The large blue butterfly faced extinction when the ant it feeds on began dying off
Google's algorithm for ranking web pages can be adapted to determine which species are critical for sustaining ecosystems, say researchers.
According to a paper in PLoS Computational Biology, "PageRank" can be applied to the study of food webs.
These are the complex networks of who eats whom in an ecosystem.
The scientists say their version of PageRank could be a simple way of working out which extinctions would lead to ecosystem collapse.
Every species is embedded in a complex network of relationships with others. So a single extinction can cascade into the loss of seemingly unrelated species.
Investigating when this might happen using more conventional methods is complicated as even in simple ecosystems, the number of combinations exceeds the number of atoms in the universe. So it would be impossible to try them all.
Co-author Dr Stefano Allesina realised he could apply PageRank to the problem when he stumbled across an article in a journal of applied mathematics describing the Google algorithm.
The researchers say they had to make minor changes to it to adapt it for ecology.
Dr Allesina, of the University of Chicago's department of ecology and Evolution, told BBC News: "First of all we had to reverse the definition of the algorithm.

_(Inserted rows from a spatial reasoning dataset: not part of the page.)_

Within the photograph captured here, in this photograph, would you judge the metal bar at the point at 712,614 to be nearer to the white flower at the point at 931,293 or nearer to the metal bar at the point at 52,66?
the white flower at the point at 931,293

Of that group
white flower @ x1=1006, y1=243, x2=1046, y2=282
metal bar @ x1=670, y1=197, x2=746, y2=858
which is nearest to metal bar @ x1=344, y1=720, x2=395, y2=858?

"In PageRank, a web page is important if important pages point to it. In our approach a species is important if it points to important species."
Cyclical element
They also had to design in a cyclical element into the food web system in order to make it applicable to the algorithm.
They did this by including what Dr Allesina terms the "detritus pool". He said: "When an organism dies it goes into the detritus pool and in turn gets cycled back into the food web through the primary producers, the plants.

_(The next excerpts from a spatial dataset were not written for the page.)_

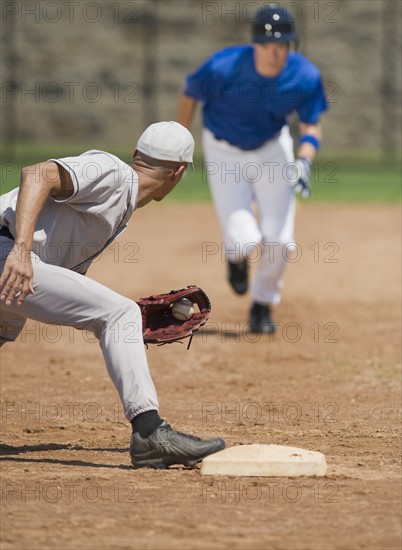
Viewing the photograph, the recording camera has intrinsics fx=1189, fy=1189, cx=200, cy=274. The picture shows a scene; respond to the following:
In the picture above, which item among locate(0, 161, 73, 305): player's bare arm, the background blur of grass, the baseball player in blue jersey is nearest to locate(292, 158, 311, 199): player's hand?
the baseball player in blue jersey

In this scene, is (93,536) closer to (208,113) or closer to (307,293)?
(208,113)

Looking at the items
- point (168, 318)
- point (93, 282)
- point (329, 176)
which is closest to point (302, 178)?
point (168, 318)

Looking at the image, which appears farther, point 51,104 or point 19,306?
point 51,104

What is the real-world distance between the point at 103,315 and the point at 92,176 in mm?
578

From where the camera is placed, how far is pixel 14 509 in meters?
4.33

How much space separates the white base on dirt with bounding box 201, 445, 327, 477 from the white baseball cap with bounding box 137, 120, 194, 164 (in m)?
1.28

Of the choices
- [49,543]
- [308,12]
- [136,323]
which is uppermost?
[308,12]

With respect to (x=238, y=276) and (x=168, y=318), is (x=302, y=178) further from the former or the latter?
(x=168, y=318)

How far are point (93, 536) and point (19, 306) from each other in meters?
1.20

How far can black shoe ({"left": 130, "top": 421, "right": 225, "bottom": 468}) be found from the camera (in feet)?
16.0

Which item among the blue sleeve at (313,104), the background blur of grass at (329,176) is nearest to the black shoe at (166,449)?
the blue sleeve at (313,104)

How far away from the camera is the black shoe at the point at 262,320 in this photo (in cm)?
907

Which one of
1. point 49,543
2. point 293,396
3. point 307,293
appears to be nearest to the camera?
point 49,543

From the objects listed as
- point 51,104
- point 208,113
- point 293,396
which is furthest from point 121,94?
point 293,396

"Each species points to the detritus and the detritus points only to the plants. This makes the web circular and therefore leads to the application of the algorithm."

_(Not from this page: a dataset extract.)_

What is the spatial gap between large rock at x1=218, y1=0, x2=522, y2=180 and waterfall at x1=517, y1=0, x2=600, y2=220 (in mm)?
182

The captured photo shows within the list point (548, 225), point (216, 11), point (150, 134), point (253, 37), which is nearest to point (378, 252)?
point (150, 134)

Dr Allesina and co-author Dr Mercedes Pascual of University of Michigan have tested their method against published food webs, using it to rank species according to the damage they would cause if they were removed from the ecosystem.
They also tested algorithms already in use in computational biology to find a solution to the same problem.
They found that PageRank gave them exactly the same solution as these much more complicated algorithms.
Dr Glyn Davies, director of programmes at WWF-UK, welcomed the work. He said: "As the rate of species extinction increases, conservation organisations strive to build political support for maintaining healthy and productive ecosystems which hold a full complement of species.
"Any research that strengthens our understanding of the complex web of ecological processes that bind us all is welcome."